-------- WORKING DATA --------

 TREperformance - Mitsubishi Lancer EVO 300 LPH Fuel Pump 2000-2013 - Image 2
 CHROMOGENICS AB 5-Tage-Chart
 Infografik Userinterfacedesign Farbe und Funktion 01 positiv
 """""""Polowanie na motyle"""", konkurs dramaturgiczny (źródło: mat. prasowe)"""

--------
-------- WORKING DATA --------

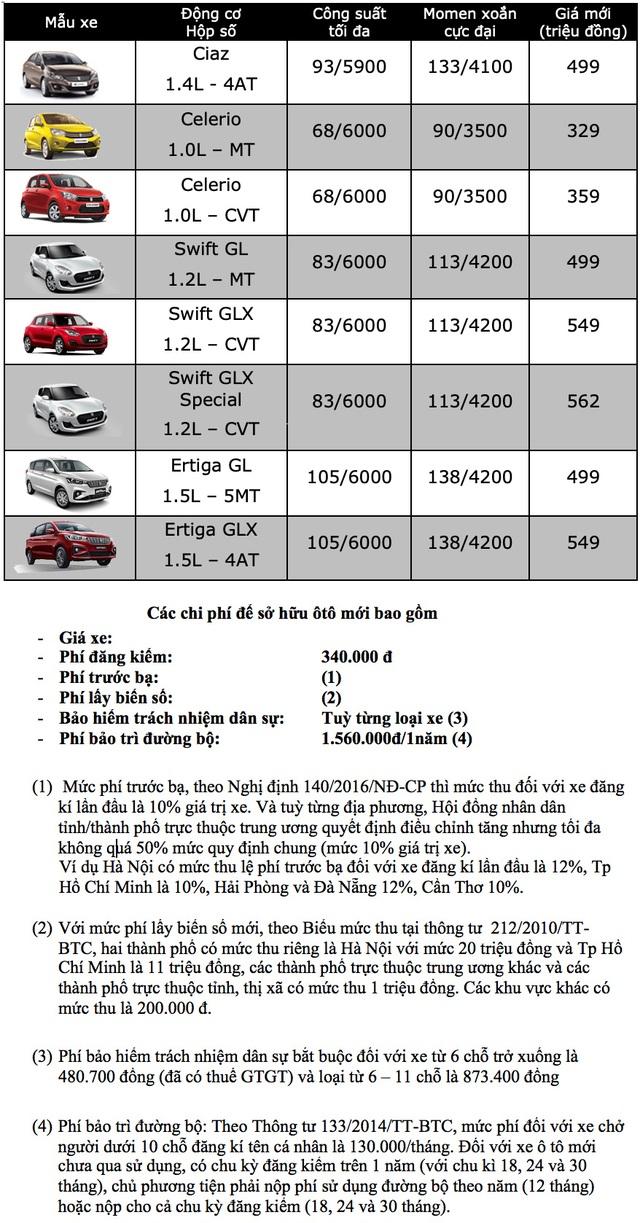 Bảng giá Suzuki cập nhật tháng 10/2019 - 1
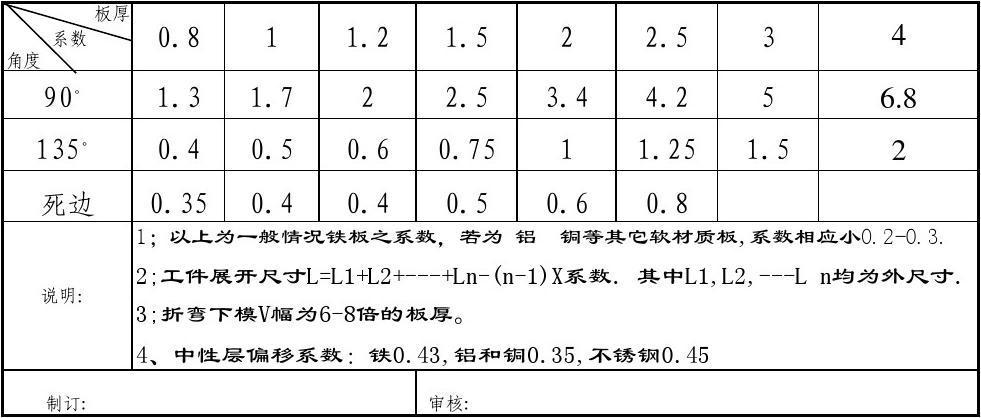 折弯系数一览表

--------
-------- WORKING DATA --------

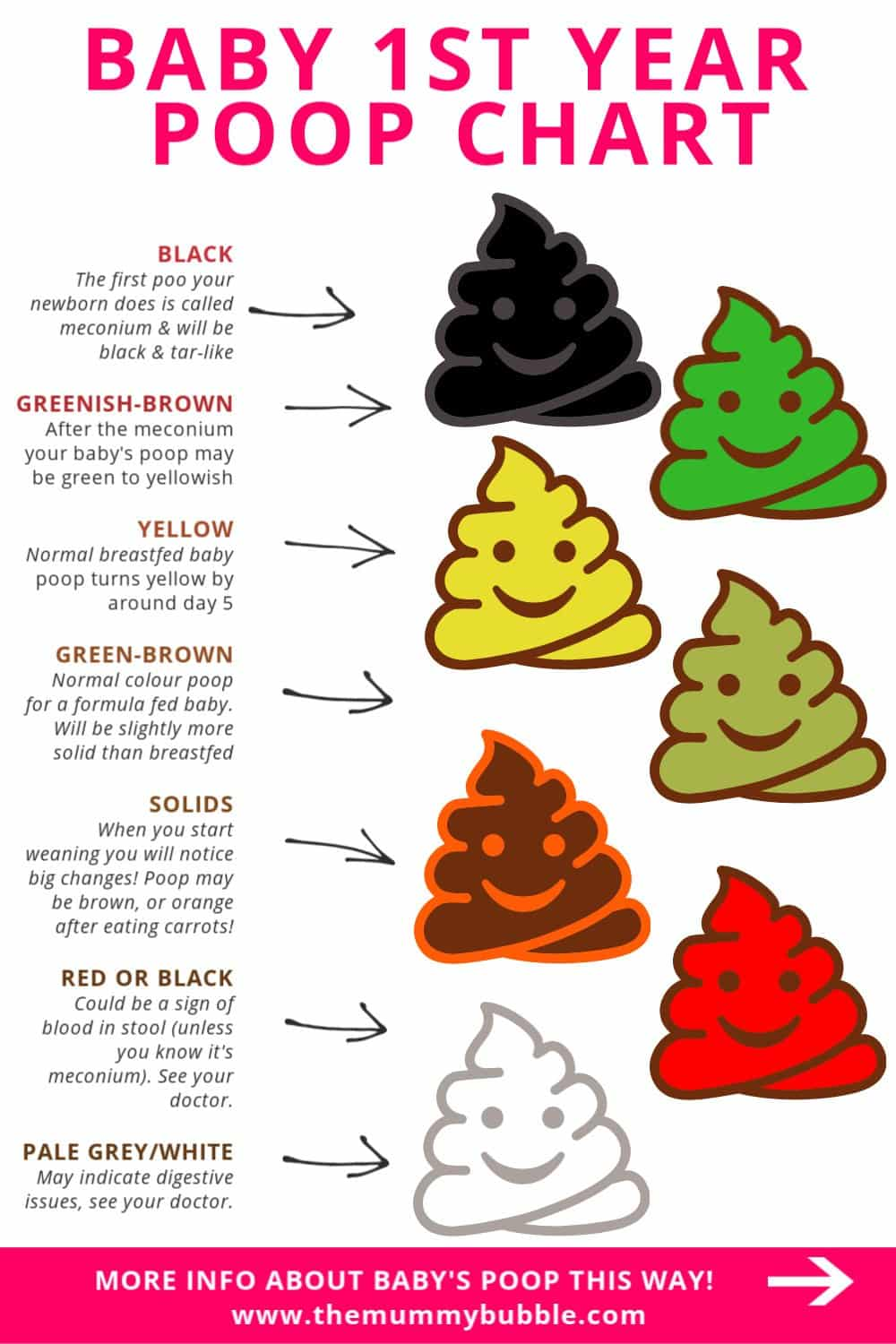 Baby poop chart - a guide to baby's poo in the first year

--------

BRIEF
Could you return exactly the stretch of the data above that starts at the line with "TREperformance - Mitsubishi" and ends at the line with "dramaturgiczny (źródło: mat.", both lines included?

OUTPUT OF THE EXERCISE
 TREperformance - Mitsubishi Lancer EVO 300 LPH Fuel Pump 2000-2013 - Image 2
 CHROMOGENICS AB 5-Tage-Chart
 Infografik Userinterfacedesign Farbe und Funktion 01 positiv
 """""""Polowanie na motyle"""", konkurs dramaturgiczny (źródło: mat. prasowe)"""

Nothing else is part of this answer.